--- Serie di compiti ---
[A] Ripeti parola per parola il passo del testo sui docenti fuorisede che va da "Il contesto generale" fino a "Paesi europei comparabili.".
[B] Per favore, indica con quale legge sono stati immessi in ruolo gli insegnanti che, secondo il testo sui docenti fuorisede, si trovano ancora lontani dalle proprie città di residenza.

--- Testo ---

────────

Il Coordinamento Nazionale Docenti della disciplina dei Diritti Umani ritiene non più rinviabile una
presa di posizione chiara e responsabile sulla gravissima condizione economica e sociale in cui
versano migliaia di docenti di ruolo fuorisede. La questione abitativa e il progressivo
impoverimento del personale scolastico non possono più essere considerati effetti collaterali del
sistema, ma rappresentano oggi una vera emergenza strutturale che incide sulla dignità del lavoro
pubblico e sulla qualità dell’istruzione.
Il contesto generale è noto e documentato. In molte aree del Paese il costo dell’abitare assorbe oltre
il 40 per cento del reddito netto mensile, con punte che raggiungono il 60–65 per cento nelle grandi
città. In Europa oltre il 30 per cento delle persone a rischio povertà vive in condizioni di
sovraccarico abitativo, mentre in Italia, a fronte di circa 9,6 milioni di abitazioni vuote, quasi
quattro milioni di persone si trovano in una condizione di povertà abitativa. A questo scenario si
affianca una dinamica salariale stagnante: la retribuzione media annua lorda dei lavoratori italiani si
attesta intorno ai 33.000 euro, ben al di sotto di quella di altri Paesi europei comparabili.
All’interno di questo quadro già critico, la condizione dei docenti di ruolo fuorisede appare
particolarmente grave. Migliaia di insegnanti immessi in ruolo con la legge 107 del 2015 si trovano
ancora oggi, a distanza di quasi dieci anni, lontani dalle proprie città di residenza. Quella che
doveva essere una fase temporanea si è trasformata, nei fatti, in una permanenza forzata che ha
inciso profondamente sulla vita economica, familiare e personale di questi lavoratori.

────────

--- Dati archiviati ---
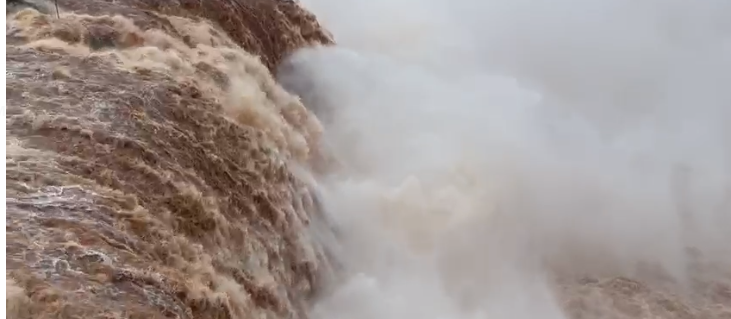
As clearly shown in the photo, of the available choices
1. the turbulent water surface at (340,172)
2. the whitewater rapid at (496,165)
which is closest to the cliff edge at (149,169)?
the turbulent water surface at (340,172)

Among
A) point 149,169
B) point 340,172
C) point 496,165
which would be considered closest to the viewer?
point 149,169

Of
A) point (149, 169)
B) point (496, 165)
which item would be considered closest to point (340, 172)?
point (496, 165)

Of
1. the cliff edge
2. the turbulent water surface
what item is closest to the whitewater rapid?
the turbulent water surface

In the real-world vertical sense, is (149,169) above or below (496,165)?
below

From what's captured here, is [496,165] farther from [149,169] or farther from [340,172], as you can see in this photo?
[149,169]

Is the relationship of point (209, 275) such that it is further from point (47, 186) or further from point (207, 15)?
point (207, 15)

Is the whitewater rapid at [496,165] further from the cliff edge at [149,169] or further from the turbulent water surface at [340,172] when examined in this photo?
the cliff edge at [149,169]
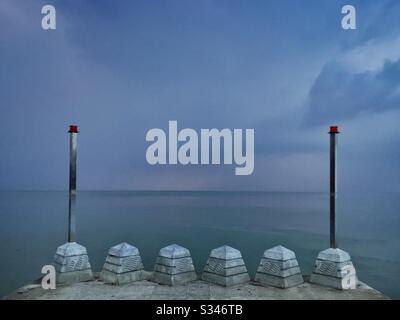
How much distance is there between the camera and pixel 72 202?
23.7 ft

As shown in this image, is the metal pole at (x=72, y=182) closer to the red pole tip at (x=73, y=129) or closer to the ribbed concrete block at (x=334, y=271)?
the red pole tip at (x=73, y=129)

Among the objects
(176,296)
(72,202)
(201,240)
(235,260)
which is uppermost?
(72,202)

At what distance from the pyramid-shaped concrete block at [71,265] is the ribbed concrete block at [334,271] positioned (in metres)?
4.90

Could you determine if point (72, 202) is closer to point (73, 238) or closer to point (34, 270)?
point (73, 238)

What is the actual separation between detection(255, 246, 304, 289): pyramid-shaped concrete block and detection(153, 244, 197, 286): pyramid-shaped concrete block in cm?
150

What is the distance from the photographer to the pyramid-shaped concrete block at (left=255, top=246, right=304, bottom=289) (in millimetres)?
6590

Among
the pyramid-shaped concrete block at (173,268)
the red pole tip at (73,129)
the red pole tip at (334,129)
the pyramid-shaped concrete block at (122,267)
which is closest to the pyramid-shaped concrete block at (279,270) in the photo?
the pyramid-shaped concrete block at (173,268)

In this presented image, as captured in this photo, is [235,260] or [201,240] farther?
[201,240]

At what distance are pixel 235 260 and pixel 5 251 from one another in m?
25.1

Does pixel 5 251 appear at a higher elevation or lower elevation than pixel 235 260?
lower

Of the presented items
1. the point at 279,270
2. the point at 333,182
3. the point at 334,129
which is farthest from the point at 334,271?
the point at 334,129

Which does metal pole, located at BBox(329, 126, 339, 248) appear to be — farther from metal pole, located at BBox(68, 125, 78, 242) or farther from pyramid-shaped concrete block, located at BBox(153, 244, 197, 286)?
metal pole, located at BBox(68, 125, 78, 242)
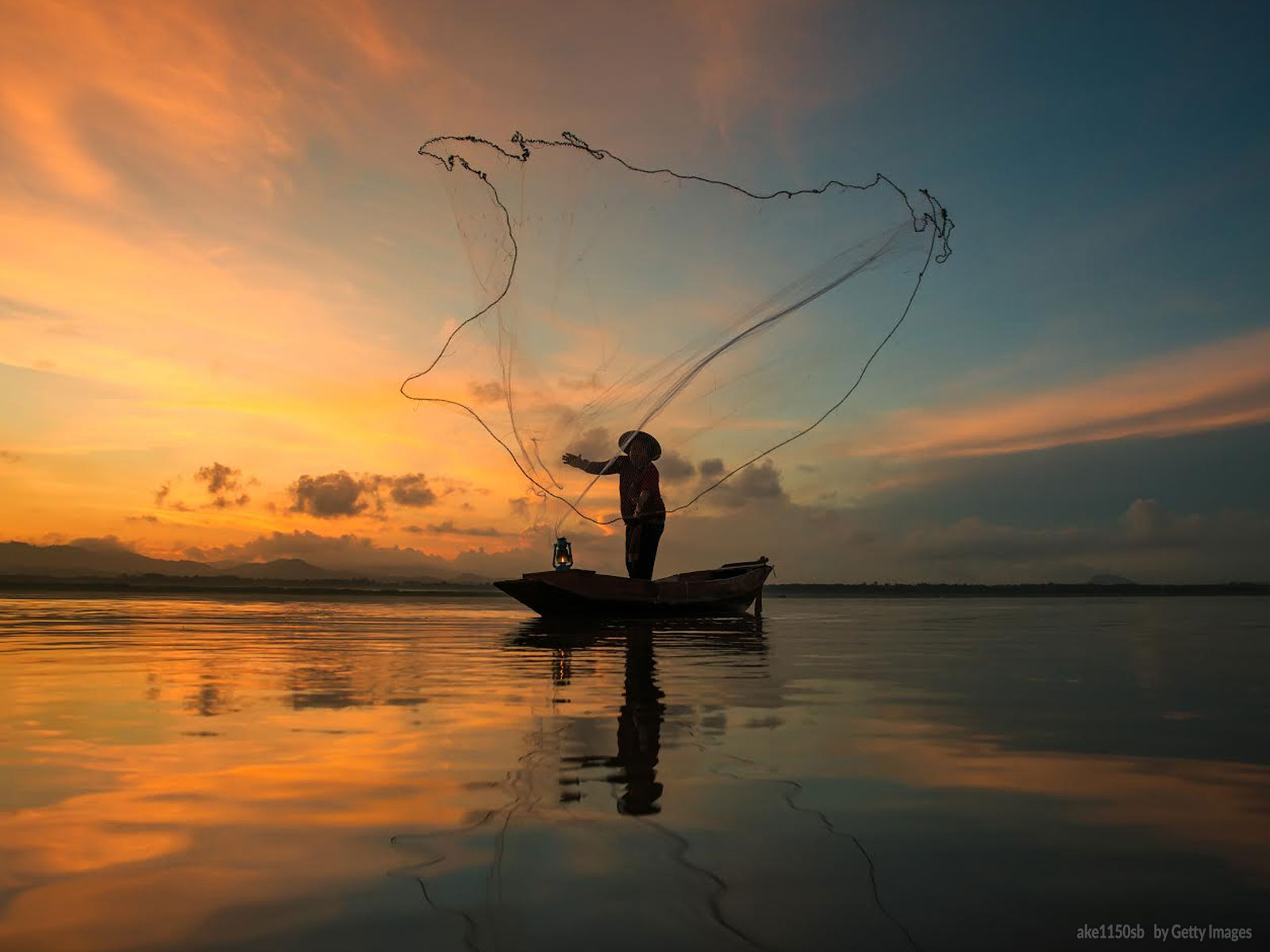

────────

--- Esercizi risolti ---
[A]
Il contesto generale è noto e documentato. In molte aree del Paese il costo dell’abitare assorbe oltre
il 40 per cento del reddito netto mensile, con punte che raggiungono il 60–65 per cento nelle grandi
città. In Europa oltre il 30 per cento delle persone a rischio povertà vive in condizioni di
sovraccarico abitativo, mentre in Italia, a fronte di circa 9,6 milioni di abitazioni vuote, quasi
quattro milioni di persone si trovano in una condizione di povertà abitativa. A questo scenario si
affianca una dinamica salariale stagnante: la retribuzione media annua lorda dei lavoratori italiani si
attesta intorno ai 33.000 euro, ben al di sotto di quella di altri Paesi europei comparabili.

[B] Con la legge 107 del 2015.